City officials reacted with disappointment and dismay Tuesday evening as a $5.7 million road bond proposal smoldered and died.
"I was truly convinced that if we got out there and educated the people we'd win. Obviously I was wrong," said Councilman Harv Cahoon, who was the chairman of a pro-bond group of residents that distributed pamphlets door-to-door and blanketed the city with yard signs promoting the election.The City Council had two strikes against it going into the election. It had already passed a 40 percent property tax increase that would have raised taxes for the owner of an average-size home about $3.60 per month. Also, the city implemented a 6 percent utility franchise tax. A $5-per-month storm sewer fee was dropped in the process, as was a one-quarter-cent city sales tax.
An unknown individual or group of people opposing the bond spray painted a large "no" across many of the group's signs several days before Tuesday's election.

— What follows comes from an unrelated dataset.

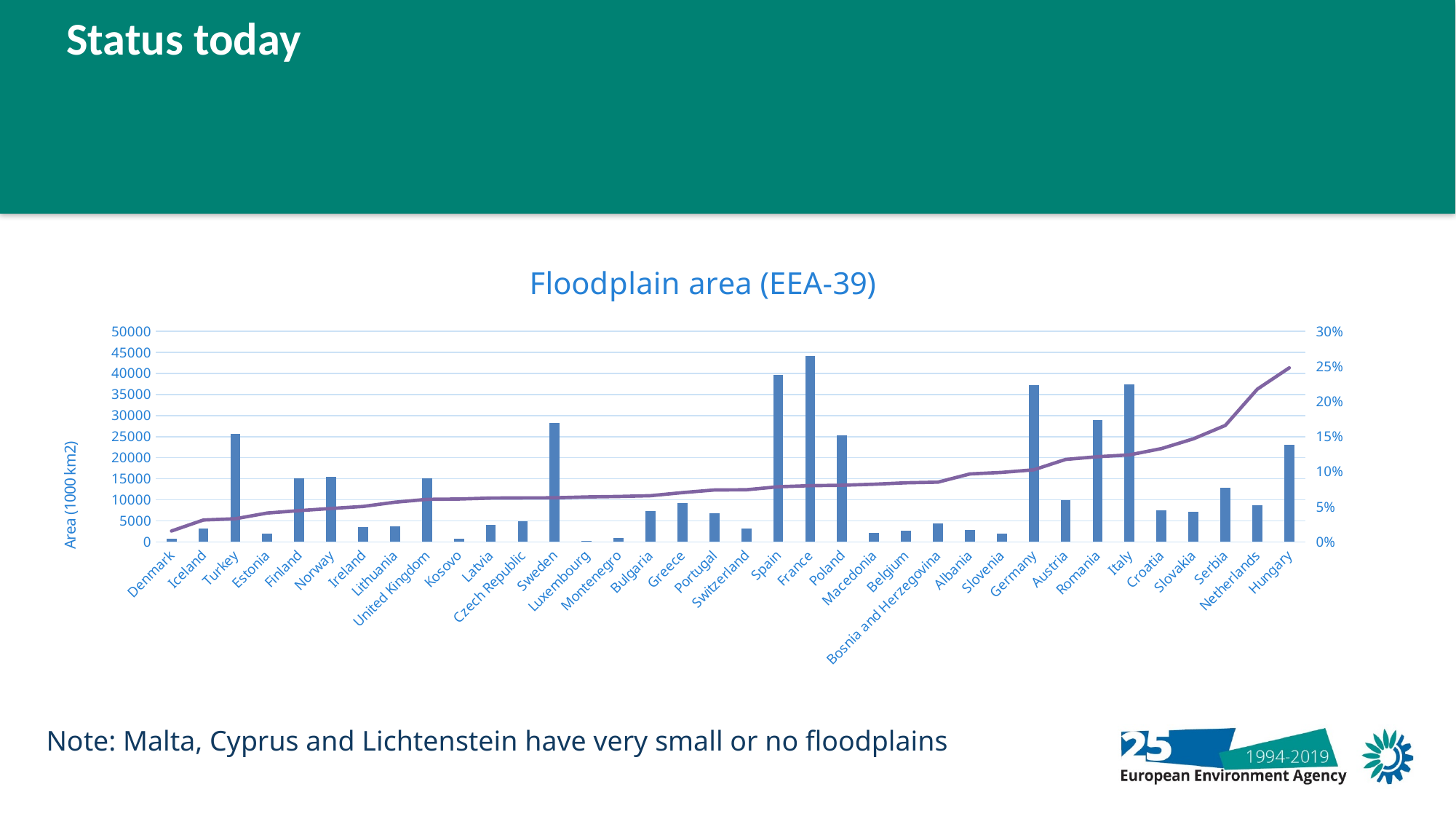
Which has the larger floodplain area bar, Spain or Sweden? Spain What kind of chart is used to show the floodplain area values? bar chart Is the floodplain area bar for Hungary greater or less than 20000? greater Is the floodplain area bar for Sweden greater or less than 25000? greater Which country has the lowest floodplain area bar? Luxembourg What is the title of the chart? Floodplain area (EEA-39) Which has the larger floodplain area bar, Italy or Romania? Italy Which country has the highest floodplain area bar? France Is the floodplain area bar for Denmark greater or less than 5000? less Does the purple line rise or fall from Denmark to Hungary along the x axis? rises How many countries are shown on the x axis of the chart? 36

Almost 32 percent of the city's registered voters went to the polls, an unusually high percentage for a special, single-issue election. "At least you can't say it was apathy," said Councilman Dave Plouzek.
Lawrence Hunt, a long-time West Jordan resident, led the charge against the bond. "I'm quite pleased about it," he said of the outcome. "I worked long and hard on this and I just didn't think it was handled right."
Hunt said he could have gone along with the 40 percent city property tax increase, "but I don't believe in that franchise tax at all. I found hundreds of people that never even knew about this franchise tax. They never knew one thing about it until I brought it up."
The polls closed at 8 p.m., and an unofficial tally came in at 10:45 p.m. All together 1,685 voted for the bond and 2,143 voted against. An official vote count is scheduled Tuesday.
Voters supported the bond in only four of 12 consolidated districts. The bond would have been used to widen portions of Redwood Road and 90th South, build a new road connecting 72nd South at I-15 with 70th South at 13th West, and several smaller proj-ects with the goal of attracting new businesses into West Jordan.
Even the districts adjacent to the proposed road projects did not favor the bond.
Mayor Kristin Lambert said she was not surprised at the high turnout but did not expect the bond proposal to lose.
"I wrote a great winning statement," Lambert said, adding that she believes most of the people who voted against the bond were either venting their rage against the new utility franchise tax or because they believed the bond would raise their taxes. "I will go to my grave saying most people thought it was going to cost more than it did and didn't know what projects were involved."
"Though we are very disappointed with the outcome, we will of course continue to do the best we can with what we've got," Lambert said. "It is obviously a time for regrouping and readjusting."
All of the city's elected, paid and volunteer staff promoted the bond election, Lambert said. "On the other hand we had four or five opponents. Between those two (sides), people chose the handful of opponents that came in the week before the election.